Agency: European Commission | Branch: FP7 | Program: CP-FP | Phase: SEC-2012.1.5-4 | Award Amount: 3.63M | Year: 2013
Project SNIFFER envisions the design and development of a network of distributed detection devices, capable of rapid, on-site detection of multiple kinds of agents and CBR agents with high sensitivity and specificity throughout the most vulnerable stages of the food supply chain (such as farms, large collection centers, wholesalers, etc). The project will address both available sensor technology and new, complementary sensor devices that shall be used for the detection of hazardous CBR agents within the food supply chain. The sensor devices to be developed are characterized by their portability, easiness to use and reusability. Another important feature of the new device will be its modular design, i.e. the device is formed by several independent modules (sensors, communication device, on-board computing, etc), combined through generalized and standardized connections.
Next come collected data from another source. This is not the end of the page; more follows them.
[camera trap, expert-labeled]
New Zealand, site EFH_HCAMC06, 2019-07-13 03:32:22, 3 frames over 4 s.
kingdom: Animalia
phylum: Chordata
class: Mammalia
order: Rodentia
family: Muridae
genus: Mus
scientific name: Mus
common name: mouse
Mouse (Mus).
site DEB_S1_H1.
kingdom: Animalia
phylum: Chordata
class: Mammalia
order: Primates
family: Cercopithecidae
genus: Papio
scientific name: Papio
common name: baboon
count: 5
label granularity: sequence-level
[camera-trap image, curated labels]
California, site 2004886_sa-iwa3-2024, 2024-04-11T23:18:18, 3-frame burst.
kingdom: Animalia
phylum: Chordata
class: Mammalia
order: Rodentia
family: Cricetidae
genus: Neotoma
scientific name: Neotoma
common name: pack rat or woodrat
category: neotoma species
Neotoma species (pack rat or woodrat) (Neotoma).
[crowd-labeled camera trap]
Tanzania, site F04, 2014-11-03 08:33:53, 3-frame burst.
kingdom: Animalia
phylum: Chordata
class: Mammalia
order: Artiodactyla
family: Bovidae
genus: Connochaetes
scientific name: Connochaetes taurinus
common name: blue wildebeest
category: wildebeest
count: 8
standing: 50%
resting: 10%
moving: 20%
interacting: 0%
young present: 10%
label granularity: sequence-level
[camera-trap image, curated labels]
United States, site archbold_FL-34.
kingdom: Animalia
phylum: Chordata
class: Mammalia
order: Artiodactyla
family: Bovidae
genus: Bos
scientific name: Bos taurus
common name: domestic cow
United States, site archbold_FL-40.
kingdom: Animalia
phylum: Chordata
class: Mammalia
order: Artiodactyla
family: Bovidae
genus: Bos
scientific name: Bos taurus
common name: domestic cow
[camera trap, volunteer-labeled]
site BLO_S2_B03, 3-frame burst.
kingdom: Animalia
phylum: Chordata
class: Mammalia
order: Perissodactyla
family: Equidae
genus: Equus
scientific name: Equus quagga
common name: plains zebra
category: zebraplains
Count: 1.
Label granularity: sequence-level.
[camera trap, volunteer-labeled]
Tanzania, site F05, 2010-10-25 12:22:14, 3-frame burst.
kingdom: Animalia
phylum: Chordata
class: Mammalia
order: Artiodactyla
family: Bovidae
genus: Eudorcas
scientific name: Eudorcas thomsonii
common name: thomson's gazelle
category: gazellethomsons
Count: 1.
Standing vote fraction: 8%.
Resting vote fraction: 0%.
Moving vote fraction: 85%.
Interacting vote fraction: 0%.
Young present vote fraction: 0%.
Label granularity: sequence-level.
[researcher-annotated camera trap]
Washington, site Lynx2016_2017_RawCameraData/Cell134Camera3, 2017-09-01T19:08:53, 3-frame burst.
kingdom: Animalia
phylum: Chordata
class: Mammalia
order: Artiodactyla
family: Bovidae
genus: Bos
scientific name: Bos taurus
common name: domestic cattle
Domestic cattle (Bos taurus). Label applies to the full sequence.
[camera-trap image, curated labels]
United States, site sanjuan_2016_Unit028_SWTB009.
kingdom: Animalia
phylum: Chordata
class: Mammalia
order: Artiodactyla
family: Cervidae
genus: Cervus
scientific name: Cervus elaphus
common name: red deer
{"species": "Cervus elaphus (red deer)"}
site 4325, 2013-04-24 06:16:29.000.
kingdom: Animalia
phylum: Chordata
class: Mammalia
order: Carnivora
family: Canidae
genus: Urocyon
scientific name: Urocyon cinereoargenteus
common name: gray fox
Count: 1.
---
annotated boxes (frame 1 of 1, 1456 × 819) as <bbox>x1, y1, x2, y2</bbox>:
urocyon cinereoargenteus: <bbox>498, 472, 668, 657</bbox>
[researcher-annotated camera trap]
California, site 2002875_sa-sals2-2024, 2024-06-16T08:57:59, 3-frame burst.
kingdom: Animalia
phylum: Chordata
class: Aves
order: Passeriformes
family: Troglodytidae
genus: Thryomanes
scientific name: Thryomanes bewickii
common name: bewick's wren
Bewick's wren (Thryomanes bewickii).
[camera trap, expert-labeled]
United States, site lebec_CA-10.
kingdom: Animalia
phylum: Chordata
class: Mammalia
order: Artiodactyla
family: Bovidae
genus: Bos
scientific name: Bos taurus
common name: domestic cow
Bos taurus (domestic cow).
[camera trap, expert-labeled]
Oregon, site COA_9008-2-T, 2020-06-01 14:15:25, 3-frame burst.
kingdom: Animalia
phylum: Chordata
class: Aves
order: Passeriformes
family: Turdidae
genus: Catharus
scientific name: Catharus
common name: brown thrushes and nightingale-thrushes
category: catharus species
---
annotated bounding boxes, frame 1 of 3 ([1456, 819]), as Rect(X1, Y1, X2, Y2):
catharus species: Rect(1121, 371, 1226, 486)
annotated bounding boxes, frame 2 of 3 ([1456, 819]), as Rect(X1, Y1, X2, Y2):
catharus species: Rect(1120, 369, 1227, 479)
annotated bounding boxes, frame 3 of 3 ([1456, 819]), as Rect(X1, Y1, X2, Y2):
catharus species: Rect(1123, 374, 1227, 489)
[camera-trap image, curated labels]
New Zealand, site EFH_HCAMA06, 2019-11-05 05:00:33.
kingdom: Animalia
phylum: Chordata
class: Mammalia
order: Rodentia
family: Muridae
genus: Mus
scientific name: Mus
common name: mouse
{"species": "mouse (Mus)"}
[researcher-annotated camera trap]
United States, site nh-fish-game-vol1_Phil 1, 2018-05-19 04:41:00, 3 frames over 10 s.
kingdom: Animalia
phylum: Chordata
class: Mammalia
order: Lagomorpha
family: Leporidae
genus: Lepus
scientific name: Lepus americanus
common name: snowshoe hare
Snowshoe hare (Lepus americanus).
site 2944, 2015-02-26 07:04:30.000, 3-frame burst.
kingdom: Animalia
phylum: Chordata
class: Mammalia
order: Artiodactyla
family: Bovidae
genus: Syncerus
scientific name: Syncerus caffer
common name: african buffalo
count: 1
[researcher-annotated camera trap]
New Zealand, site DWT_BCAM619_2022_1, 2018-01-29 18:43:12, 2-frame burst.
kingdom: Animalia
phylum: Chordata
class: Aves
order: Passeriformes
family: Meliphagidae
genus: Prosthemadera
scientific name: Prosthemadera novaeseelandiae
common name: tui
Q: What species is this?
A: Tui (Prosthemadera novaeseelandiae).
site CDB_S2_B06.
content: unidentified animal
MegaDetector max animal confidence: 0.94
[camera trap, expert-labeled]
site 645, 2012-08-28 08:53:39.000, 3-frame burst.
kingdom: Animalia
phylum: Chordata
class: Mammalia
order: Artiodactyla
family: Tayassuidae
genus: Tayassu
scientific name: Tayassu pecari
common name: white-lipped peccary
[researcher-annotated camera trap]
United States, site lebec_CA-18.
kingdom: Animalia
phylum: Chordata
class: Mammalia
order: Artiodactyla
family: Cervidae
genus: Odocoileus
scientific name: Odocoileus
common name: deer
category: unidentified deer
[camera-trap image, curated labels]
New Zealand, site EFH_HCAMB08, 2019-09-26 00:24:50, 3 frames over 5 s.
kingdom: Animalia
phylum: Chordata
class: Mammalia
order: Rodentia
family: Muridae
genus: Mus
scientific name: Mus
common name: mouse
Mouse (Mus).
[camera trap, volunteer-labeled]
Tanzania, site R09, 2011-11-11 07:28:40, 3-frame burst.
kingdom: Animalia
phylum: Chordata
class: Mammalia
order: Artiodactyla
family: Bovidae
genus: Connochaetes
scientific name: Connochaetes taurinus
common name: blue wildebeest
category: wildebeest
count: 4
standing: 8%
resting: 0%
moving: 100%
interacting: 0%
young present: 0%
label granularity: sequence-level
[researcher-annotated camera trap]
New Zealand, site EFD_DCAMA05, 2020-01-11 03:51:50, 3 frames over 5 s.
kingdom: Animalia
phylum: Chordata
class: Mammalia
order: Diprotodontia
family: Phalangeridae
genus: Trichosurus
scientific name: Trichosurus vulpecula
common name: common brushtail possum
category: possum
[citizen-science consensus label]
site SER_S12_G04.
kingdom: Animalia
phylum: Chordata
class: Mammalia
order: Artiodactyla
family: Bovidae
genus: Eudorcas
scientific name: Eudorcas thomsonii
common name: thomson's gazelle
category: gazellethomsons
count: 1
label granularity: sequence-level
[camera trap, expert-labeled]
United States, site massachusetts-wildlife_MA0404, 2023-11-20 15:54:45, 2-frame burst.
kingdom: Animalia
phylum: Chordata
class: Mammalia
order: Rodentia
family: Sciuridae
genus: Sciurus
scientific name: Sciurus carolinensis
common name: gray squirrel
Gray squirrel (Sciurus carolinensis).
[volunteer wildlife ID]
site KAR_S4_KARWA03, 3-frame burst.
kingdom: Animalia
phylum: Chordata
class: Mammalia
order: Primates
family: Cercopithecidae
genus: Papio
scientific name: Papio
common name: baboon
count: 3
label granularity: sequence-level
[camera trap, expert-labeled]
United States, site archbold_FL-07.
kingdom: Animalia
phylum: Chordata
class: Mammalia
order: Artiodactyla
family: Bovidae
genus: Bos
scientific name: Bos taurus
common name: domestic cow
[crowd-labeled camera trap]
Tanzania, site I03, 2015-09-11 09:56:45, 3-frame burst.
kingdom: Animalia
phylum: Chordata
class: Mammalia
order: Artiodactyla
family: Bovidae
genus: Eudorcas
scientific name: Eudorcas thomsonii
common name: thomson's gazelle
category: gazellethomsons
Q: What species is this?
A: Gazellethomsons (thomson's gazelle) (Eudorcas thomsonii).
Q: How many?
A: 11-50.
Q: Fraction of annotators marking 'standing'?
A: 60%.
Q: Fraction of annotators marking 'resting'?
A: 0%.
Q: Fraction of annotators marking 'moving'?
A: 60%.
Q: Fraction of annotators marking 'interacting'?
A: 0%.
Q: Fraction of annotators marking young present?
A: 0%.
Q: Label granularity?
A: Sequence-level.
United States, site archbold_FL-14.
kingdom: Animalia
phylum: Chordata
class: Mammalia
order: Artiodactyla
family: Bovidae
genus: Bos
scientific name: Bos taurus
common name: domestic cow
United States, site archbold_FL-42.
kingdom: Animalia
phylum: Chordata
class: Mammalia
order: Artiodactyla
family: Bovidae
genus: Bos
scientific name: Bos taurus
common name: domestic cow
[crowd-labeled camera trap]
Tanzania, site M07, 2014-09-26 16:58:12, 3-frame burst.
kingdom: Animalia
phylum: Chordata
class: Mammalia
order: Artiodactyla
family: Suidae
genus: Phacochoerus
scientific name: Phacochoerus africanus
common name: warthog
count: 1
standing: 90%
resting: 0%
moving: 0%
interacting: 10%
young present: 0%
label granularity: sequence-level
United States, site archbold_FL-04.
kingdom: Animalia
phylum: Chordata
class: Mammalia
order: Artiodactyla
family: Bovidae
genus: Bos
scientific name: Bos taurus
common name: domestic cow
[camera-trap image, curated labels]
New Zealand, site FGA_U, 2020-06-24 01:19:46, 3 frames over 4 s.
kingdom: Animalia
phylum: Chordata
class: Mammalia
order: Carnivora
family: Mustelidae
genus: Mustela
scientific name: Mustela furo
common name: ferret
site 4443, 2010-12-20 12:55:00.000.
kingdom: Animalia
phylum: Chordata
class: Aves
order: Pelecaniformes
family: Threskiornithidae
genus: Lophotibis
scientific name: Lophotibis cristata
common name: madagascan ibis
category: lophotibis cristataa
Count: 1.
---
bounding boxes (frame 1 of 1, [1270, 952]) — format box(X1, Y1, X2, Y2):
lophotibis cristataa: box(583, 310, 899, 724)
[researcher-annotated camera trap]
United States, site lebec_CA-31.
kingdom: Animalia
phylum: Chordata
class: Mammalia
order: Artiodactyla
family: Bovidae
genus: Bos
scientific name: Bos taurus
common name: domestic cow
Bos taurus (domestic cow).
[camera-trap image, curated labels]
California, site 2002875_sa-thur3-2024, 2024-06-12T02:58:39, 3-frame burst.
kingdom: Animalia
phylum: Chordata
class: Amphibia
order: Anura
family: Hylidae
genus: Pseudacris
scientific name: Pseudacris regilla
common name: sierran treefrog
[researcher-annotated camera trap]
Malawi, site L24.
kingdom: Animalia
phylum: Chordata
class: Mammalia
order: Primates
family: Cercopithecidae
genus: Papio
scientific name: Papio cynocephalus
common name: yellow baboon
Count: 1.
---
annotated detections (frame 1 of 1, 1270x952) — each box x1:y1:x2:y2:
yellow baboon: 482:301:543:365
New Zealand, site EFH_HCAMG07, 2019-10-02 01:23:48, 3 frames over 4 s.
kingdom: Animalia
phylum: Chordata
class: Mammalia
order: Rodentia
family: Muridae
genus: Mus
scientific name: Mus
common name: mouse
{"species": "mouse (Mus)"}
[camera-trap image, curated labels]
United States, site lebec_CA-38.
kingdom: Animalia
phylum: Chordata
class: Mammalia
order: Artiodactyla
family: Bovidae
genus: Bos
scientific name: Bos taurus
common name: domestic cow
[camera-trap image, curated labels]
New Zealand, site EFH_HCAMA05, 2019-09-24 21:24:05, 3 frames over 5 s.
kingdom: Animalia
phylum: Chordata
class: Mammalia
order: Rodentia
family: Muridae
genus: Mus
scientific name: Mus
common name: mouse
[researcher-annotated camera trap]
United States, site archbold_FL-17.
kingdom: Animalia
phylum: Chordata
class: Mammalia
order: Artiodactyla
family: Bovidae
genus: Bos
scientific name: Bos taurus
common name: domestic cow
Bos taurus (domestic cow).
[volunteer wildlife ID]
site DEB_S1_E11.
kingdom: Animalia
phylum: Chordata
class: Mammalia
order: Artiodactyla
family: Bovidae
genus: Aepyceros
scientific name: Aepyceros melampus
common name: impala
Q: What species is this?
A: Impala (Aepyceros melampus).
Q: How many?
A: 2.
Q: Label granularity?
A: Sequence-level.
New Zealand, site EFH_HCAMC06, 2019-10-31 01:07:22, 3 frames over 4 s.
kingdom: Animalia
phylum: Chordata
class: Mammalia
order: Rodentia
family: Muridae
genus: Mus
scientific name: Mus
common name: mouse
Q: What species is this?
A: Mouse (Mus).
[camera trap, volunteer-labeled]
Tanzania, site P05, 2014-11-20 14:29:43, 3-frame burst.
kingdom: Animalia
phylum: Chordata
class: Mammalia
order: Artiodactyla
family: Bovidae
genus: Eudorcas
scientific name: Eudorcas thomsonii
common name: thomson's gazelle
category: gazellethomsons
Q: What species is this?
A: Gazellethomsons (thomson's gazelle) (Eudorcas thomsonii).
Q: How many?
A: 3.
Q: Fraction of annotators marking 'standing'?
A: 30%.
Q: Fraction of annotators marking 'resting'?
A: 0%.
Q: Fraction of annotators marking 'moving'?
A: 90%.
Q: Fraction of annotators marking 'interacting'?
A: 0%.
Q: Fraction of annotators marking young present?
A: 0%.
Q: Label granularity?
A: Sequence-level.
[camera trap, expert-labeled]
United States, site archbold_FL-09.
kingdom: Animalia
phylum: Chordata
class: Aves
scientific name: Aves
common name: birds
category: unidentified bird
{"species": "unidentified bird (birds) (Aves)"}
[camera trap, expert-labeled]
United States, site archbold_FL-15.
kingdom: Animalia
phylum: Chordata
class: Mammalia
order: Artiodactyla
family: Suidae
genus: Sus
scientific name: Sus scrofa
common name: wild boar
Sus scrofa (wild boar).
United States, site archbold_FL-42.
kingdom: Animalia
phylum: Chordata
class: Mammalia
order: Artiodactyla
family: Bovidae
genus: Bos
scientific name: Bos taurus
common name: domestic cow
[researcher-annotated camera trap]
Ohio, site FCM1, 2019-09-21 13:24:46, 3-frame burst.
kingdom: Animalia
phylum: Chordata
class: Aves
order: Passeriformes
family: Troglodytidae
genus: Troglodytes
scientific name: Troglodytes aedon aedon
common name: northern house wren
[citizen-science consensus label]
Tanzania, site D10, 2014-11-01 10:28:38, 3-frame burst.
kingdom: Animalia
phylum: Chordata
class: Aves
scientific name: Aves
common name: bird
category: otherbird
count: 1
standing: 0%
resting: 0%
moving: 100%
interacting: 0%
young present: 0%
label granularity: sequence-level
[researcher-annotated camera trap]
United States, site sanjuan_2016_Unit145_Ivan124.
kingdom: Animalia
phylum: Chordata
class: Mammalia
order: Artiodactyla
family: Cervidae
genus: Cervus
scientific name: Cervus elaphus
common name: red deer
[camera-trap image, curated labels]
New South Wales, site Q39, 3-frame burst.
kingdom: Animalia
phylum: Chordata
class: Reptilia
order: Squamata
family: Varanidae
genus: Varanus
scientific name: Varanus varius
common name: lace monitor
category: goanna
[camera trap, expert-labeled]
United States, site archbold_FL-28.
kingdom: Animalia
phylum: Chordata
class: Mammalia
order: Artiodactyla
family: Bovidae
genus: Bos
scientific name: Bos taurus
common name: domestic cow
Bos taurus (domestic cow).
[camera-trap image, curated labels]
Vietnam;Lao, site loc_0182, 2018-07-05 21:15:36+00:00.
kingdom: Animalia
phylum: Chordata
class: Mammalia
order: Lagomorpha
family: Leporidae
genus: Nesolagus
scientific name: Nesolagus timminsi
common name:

The network of sensor devices will be designed as a centralized architecture, in which all the data from the devices will be sent to a command center. An operator of the SNIFFER system will also have the ability to remotely control and command the sensor devices using a specific interface from the command center. Project SNIFFER will also envision the creation of a set of guidelines, which presents the countermeasures and procedures that shall be used within the European Union whenever a food or feed borne incident is detected within the food supply chain. The guidebook will provide help to the appropriate entities in employing the corrective counter-measures in order to mitigate, restrain or ultimately eradicate the hazardous agent. The aforementioned objectives of the project will be directed to achieve the final goal of providing means of countermeasure to mitigate a possible incident of CBR health hazardous agents in the food supply chain and to increase the security within all the steps that constitute the food supply chain.